Goal of the exercise: Your reply should be an exact copy of every entry, with the pictures removed.

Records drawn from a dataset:
■ ■ ■ ■ ■ ■ ■

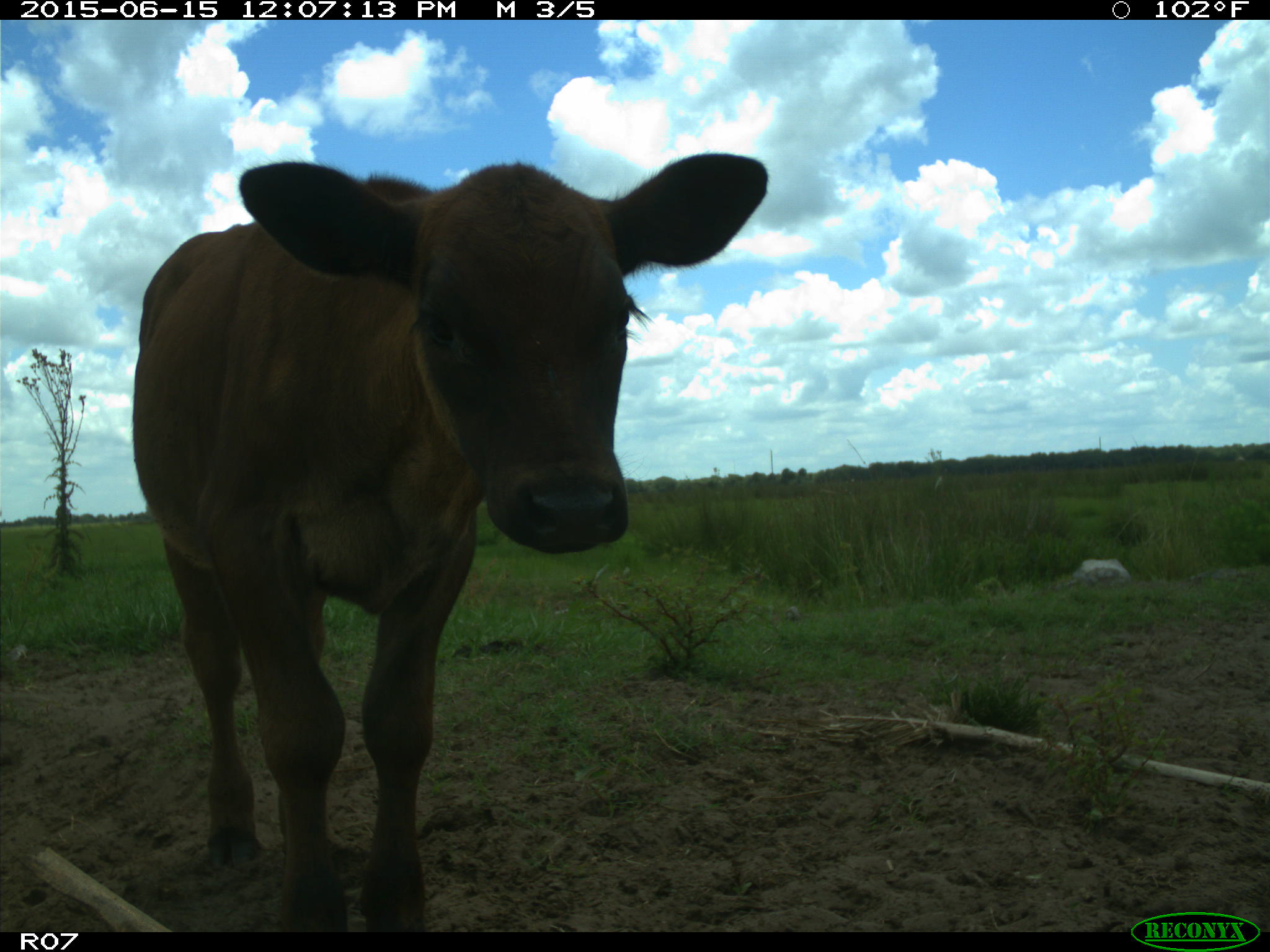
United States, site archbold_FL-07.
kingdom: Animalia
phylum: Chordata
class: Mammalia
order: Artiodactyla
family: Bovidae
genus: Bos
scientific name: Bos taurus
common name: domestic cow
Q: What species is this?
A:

■ ■ ■ ■ ■ ■ ■

Solution:
United States, site archbold_FL-07.
kingdom: Animalia
phylum: Chordata
class: Mammalia
order: Artiodactyla
family: Bovidae
genus: Bos
scientific name: Bos taurus
common name: domestic cow
Q: What species is this?
A:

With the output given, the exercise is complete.